Nesta vida morrer não é difícil, o difícil é a vida e o seu ofício.”
Maiakowski
O Santo e a Vedete, um filme para ser visto ouvido cheirado e comido. Feito com paixão e consciência no fim dos anos setenta do século passado. Biscoito fino para as massas que a burritzia nacional, como sempre, se encarregou de escamotear. É tempo e agora necessário que este autoretrato sócio político suavemente caricato, realista quando visto junto à realidade hoje, venha à tona. De quem devemos exigir isto? De nós mesmos é a resposta. Somos homens ou ratos. É esta a pergunta. Em meio aos sem nada, ainda somos sem tela, continuando a aceitar. O brucutu de ouro. As seqüências se sucedem inventando a invenção da sofisticação formal. Humor rigorosíssimo, a prova dos nove. Os atores gesticulam e se expressam como de verdade as personagens o estariam fazendo. Um jogo de espelhos da realidade verdadeira além do visível. A realidade do pensamento. A câmera filma o pensamento das personagens com concisão e maestria. E ouve os diálogos afiadíssimos e bem afinados sem nenhum ardil. Saindo da boca certa na hora certa. Caimento perfeito dos papéis nos tipos. Chique-Choque. Diz a mulher nua na banheira de espumas: eu sou o controle da imaginação. Dezenas de barrigudos se exercitam ao nascer do sol nas praias do Rio às vésperas da festa do carnaval. Uma constelação de amantes do ofício nos trópicos se apresentam: Luthero Luís, Nelson Dantas, Thelma Reston, Renato Coutinho, Jards Macalé, Adriana de Figueiredo, Pedro de Moraes, Wilson Grey, Marta Luz, Rosemberg, Mara Aché e assim vai. Elejo, por unanimidade de todos os meus sentidos, o plano Panda do Carlos Reichembach e do Jairo Ferreira, o plano em que as duas mulheres nuas e lindas na cama, brincam e se fotografam sem câmera. Seguido de perto pelo em que a mulher com a perna engessada e vestido vermelho troca de calcinhas; e ainda pelo do carro, de onde o palhaço recebe o pagamento de um saboroso boquete. Cenário e figurino. Doutor Chupadinho.
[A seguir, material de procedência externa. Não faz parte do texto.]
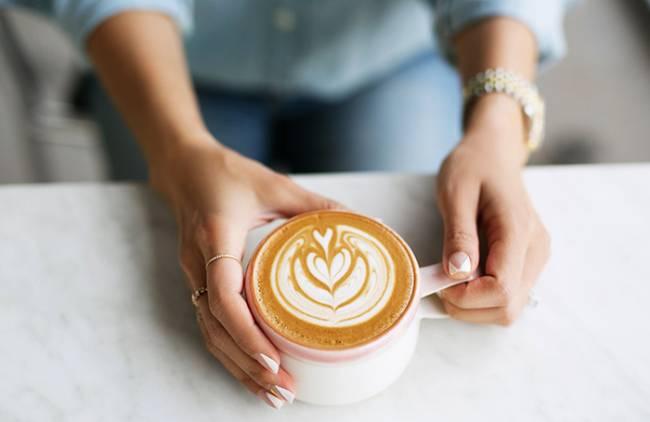 Женщина с коффе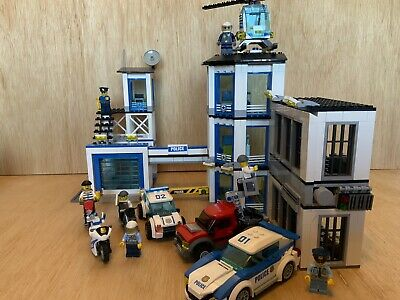 £45 • Buy Lego Police Station 60141 With Bike High Speed Chase 60042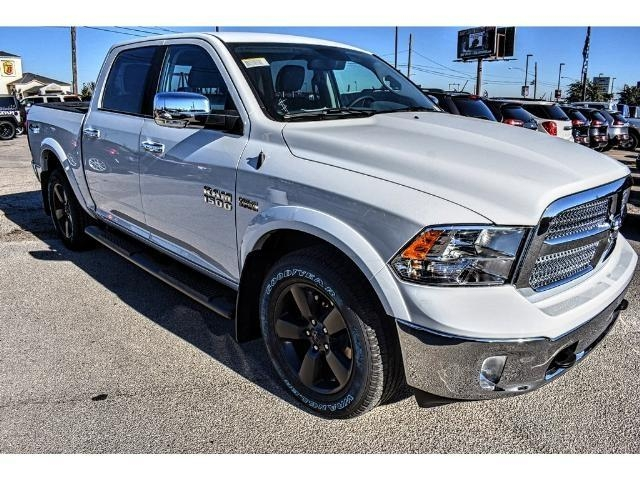 2018 Ram 1500 Crew Cab Pickup #JS125705 - photo 3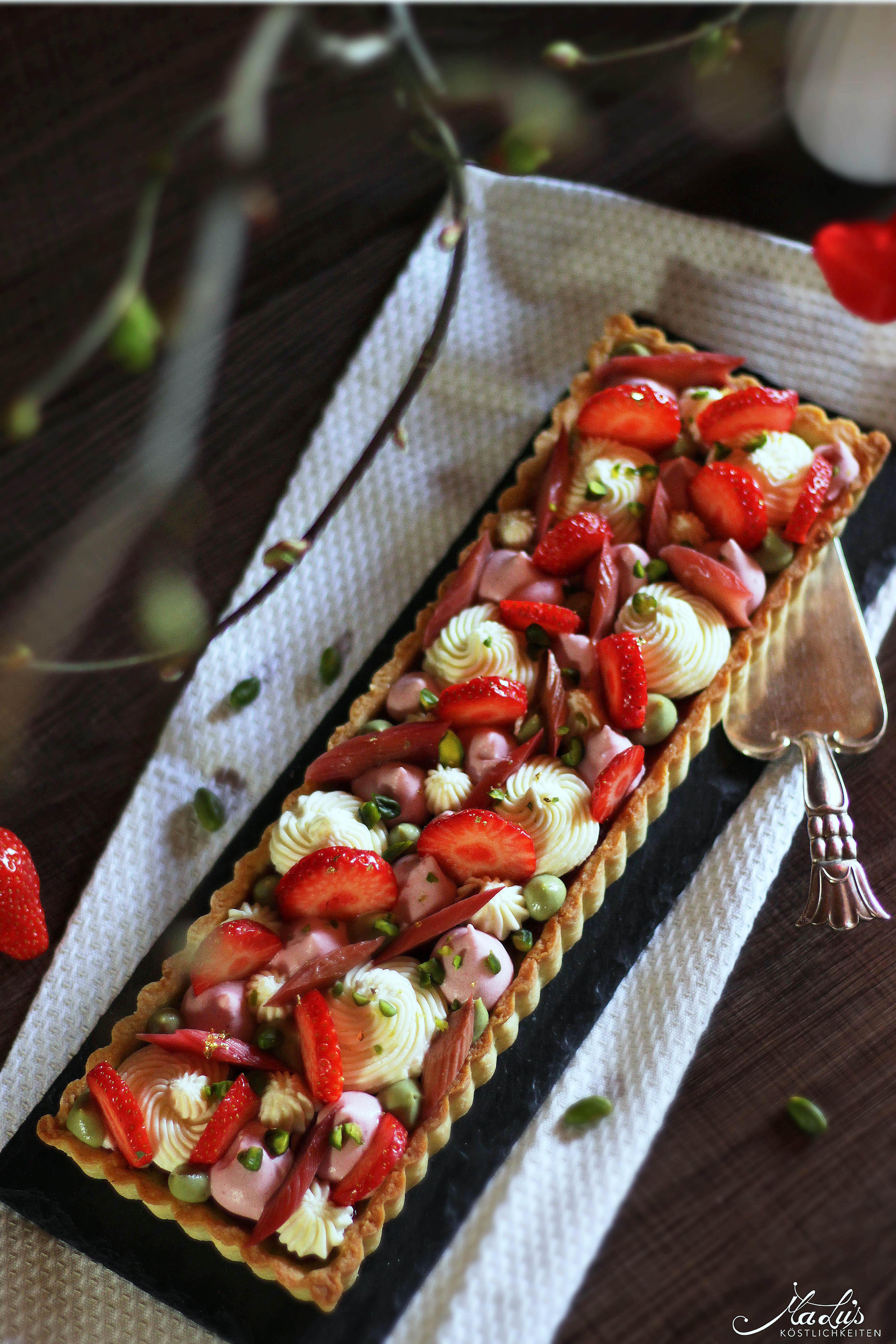 Pistazientarte mit Erdbeeren & Rhabarber 3b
“O melhor conto do livro era a estória do garotinho que não deixava ninguém ver
o seu peixe dourado, só porque o tinha comprado com seu próprio dinheiro.
Achei o máximo. Agora D.B. está em hollywood se prostituindo.
Se há coisa que eu odeie, é cinema.”
J.D.Salinger

Gosto de observar o caminhar das meninas cariocas. Coisas e loisas me atacam. Já estou bem crescidinho. Aprendi a escapar mesmo sem ser ileso. Domingo de praia no Rio, a alma canta com produção da bela endorfina. No final da praia do Leblon um achado: Bill Evans e seu piano mesmo ali presentes. Eu não sou de reclamar. Ninguém me fotografou, tinha o dom da invisibilidade. No fim de tarde, pela primeira vez a visita para uma sessão do filme Djalioh do Ricardo Miranda na casa dos Moreira Salles no alto da Gávea. Senão vejamos: segundo o Ricardo o meu filme é uma adaptação do meu desejo. O que seria a infância naquele espaço amplo e esmagador? Existiria mundo lá fora? Em qual porão daquela plataforma a extraordinária personagem do Santiago se materializava expressão?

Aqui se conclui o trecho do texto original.